Work instruction. Output all of the material once more, so that every line matches the original exactly.

Records provided.
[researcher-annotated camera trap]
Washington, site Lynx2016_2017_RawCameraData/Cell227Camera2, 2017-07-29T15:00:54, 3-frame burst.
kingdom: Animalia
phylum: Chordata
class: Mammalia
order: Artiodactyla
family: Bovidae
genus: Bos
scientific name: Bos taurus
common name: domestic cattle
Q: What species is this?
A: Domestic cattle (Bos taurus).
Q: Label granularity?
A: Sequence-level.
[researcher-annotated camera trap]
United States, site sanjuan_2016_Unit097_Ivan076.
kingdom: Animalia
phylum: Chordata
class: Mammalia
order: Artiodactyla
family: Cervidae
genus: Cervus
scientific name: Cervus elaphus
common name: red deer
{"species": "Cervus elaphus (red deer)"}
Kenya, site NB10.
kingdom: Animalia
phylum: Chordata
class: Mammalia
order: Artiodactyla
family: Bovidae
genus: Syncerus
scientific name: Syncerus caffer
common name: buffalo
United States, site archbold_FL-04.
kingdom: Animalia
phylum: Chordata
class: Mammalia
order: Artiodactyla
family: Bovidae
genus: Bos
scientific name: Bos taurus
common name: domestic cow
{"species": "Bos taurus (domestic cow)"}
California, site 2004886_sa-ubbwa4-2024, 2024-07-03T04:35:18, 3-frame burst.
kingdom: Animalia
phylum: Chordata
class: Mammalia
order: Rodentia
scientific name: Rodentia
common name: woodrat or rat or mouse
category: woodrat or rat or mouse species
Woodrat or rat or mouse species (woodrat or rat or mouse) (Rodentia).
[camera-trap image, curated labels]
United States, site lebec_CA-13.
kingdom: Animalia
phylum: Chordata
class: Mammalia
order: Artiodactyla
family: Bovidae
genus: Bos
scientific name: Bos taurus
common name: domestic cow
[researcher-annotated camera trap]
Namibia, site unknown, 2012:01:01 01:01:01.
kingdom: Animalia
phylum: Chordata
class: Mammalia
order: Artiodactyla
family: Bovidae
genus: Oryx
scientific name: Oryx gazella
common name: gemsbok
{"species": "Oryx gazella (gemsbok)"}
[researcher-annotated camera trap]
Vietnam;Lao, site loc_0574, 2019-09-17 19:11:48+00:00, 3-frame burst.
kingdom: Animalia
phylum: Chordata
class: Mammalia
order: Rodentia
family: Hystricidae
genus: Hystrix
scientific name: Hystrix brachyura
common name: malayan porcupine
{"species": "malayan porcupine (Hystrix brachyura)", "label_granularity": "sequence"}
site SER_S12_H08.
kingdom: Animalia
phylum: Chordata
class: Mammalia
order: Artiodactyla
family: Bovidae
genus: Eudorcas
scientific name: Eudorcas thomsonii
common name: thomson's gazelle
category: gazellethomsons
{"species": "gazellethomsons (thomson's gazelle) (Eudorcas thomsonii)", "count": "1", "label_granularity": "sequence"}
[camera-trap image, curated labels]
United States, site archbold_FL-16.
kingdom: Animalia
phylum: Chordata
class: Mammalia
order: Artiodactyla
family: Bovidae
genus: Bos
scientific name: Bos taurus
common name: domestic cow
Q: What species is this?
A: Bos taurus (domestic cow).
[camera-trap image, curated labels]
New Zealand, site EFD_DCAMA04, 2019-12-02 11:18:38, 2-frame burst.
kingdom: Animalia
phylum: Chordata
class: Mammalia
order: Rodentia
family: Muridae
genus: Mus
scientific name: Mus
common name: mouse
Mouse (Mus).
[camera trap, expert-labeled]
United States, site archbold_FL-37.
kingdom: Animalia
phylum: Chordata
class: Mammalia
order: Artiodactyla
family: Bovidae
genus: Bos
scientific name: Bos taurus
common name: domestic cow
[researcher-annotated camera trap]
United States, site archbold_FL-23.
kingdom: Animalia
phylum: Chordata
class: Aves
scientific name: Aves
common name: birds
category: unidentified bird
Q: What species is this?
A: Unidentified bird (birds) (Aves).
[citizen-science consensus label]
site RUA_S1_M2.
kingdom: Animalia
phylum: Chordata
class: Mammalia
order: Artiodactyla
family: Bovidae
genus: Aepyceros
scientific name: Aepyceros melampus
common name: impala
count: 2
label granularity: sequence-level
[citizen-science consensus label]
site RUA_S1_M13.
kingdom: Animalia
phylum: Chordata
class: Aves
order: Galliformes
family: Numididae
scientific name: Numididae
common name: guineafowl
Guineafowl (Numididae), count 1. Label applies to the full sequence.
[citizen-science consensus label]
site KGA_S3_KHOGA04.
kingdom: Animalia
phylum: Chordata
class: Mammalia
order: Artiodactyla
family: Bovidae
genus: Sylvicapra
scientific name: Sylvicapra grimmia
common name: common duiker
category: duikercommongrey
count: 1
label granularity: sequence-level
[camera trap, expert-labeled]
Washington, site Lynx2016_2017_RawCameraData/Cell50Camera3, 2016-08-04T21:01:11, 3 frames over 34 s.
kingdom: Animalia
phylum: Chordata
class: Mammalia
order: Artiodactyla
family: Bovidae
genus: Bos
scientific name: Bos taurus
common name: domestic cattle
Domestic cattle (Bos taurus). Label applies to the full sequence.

Answer.
[researcher-annotated camera trap]
Washington, site Lynx2016_2017_RawCameraData/Cell227Camera2, 2017-07-29T15:00:54, 3-frame burst.
kingdom: Animalia
phylum: Chordata
class: Mammalia
order: Artiodactyla
family: Bovidae
genus: Bos
scientific name: Bos taurus
common name: domestic cattle
Q: What species is this?
A: Domestic cattle (Bos taurus).
Q: Label granularity?
A: Sequence-level.
[researcher-annotated camera trap]
United States, site sanjuan_2016_Unit097_Ivan076.
kingdom: Animalia
phylum: Chordata
class: Mammalia
order: Artiodactyla
family: Cervidae
genus: Cervus
scientific name: Cervus elaphus
common name: red deer
{"species": "Cervus elaphus (red deer)"}
Kenya, site NB10.
kingdom: Animalia
phylum: Chordata
class: Mammalia
order: Artiodactyla
family: Bovidae
genus: Syncerus
scientific name: Syncerus caffer
common name: buffalo
United States, site archbold_FL-04.
kingdom: Animalia
phylum: Chordata
class: Mammalia
order: Artiodactyla
family: Bovidae
genus: Bos
scientific name: Bos taurus
common name: domestic cow
{"species": "Bos taurus (domestic cow)"}
California, site 2004886_sa-ubbwa4-2024, 2024-07-03T04:35:18, 3-frame burst.
kingdom: Animalia
phylum: Chordata
class: Mammalia
order: Rodentia
scientific name: Rodentia
common name: woodrat or rat or mouse
category: woodrat or rat or mouse species
Woodrat or rat or mouse species (woodrat or rat or mouse) (Rodentia).
[camera-trap image, curated labels]
United States, site lebec_CA-13.
kingdom: Animalia
phylum: Chordata
class: Mammalia
order: Artiodactyla
family: Bovidae
genus: Bos
scientific name: Bos taurus
common name: domestic cow
[researcher-annotated camera trap]
Namibia, site unknown, 2012:01:01 01:01:01.
kingdom: Animalia
phylum: Chordata
class: Mammalia
order: Artiodactyla
family: Bovidae
genus: Oryx
scientific name: Oryx gazella
common name: gemsbok
{"species": "Oryx gazella (gemsbok)"}
[researcher-annotated camera trap]
Vietnam;Lao, site loc_0574, 2019-09-17 19:11:48+00:00, 3-frame burst.
kingdom: Animalia
phylum: Chordata
class: Mammalia
order: Rodentia
family: Hystricidae
genus: Hystrix
scientific name: Hystrix brachyura
common name: malayan porcupine
{"species": "malayan porcupine (Hystrix brachyura)", "label_granularity": "sequence"}
site SER_S12_H08.
kingdom: Animalia
phylum: Chordata
class: Mammalia
order: Artiodactyla
family: Bovidae
genus: Eudorcas
scientific name: Eudorcas thomsonii
common name: thomson's gazelle
category: gazellethomsons
{"species": "gazellethomsons (thomson's gazelle) (Eudorcas thomsonii)", "count": "1", "label_granularity": "sequence"}
[camera-trap image, curated labels]
United States, site archbold_FL-16.
kingdom: Animalia
phylum: Chordata
class: Mammalia
order: Artiodactyla
family: Bovidae
genus: Bos
scientific name: Bos taurus
common name: domestic cow
Q: What species is this?
A: Bos taurus (domestic cow).
[camera-trap image, curated labels]
New Zealand, site EFD_DCAMA04, 2019-12-02 11:18:38, 2-frame burst.
kingdom: Animalia
phylum: Chordata
class: Mammalia
order: Rodentia
family: Muridae
genus: Mus
scientific name: Mus
common name: mouse
Mouse (Mus).
[camera trap, expert-labeled]
United States, site archbold_FL-37.
kingdom: Animalia
phylum: Chordata
class: Mammalia
order: Artiodactyla
family: Bovidae
genus: Bos
scientific name: Bos taurus
common name: domestic cow
[researcher-annotated camera trap]
United States, site archbold_FL-23.
kingdom: Animalia
phylum: Chordata
class: Aves
scientific name: Aves
common name: birds
category: unidentified bird
Q: What species is this?
A: Unidentified bird (birds) (Aves).
[citizen-science consensus label]
site RUA_S1_M2.
kingdom: Animalia
phylum: Chordata
class: Mammalia
order: Artiodactyla
family: Bovidae
genus: Aepyceros
scientific name: Aepyceros melampus
common name: impala
count: 2
label granularity: sequence-level
[citizen-science consensus label]
site RUA_S1_M13.
kingdom: Animalia
phylum: Chordata
class: Aves
order: Galliformes
family: Numididae
scientific name: Numididae
common name: guineafowl
Guineafowl (Numididae), count 1. Label applies to the full sequence.
[citizen-science consensus label]
site KGA_S3_KHOGA04.
kingdom: Animalia
phylum: Chordata
class: Mammalia
order: Artiodactyla
family: Bovidae
genus: Sylvicapra
scientific name: Sylvicapra grimmia
common name: common duiker
category: duikercommongrey
count: 1
label granularity: sequence-level
[camera trap, expert-labeled]
Washington, site Lynx2016_2017_RawCameraData/Cell50Camera3, 2016-08-04T21:01:11, 3 frames over 34 s.
kingdom: Animalia
phylum: Chordata
class: Mammalia
order: Artiodactyla
family: Bovidae
genus: Bos
scientific name: Bos taurus
common name: domestic cattle
Domestic cattle (Bos taurus). Label applies to the full sequence.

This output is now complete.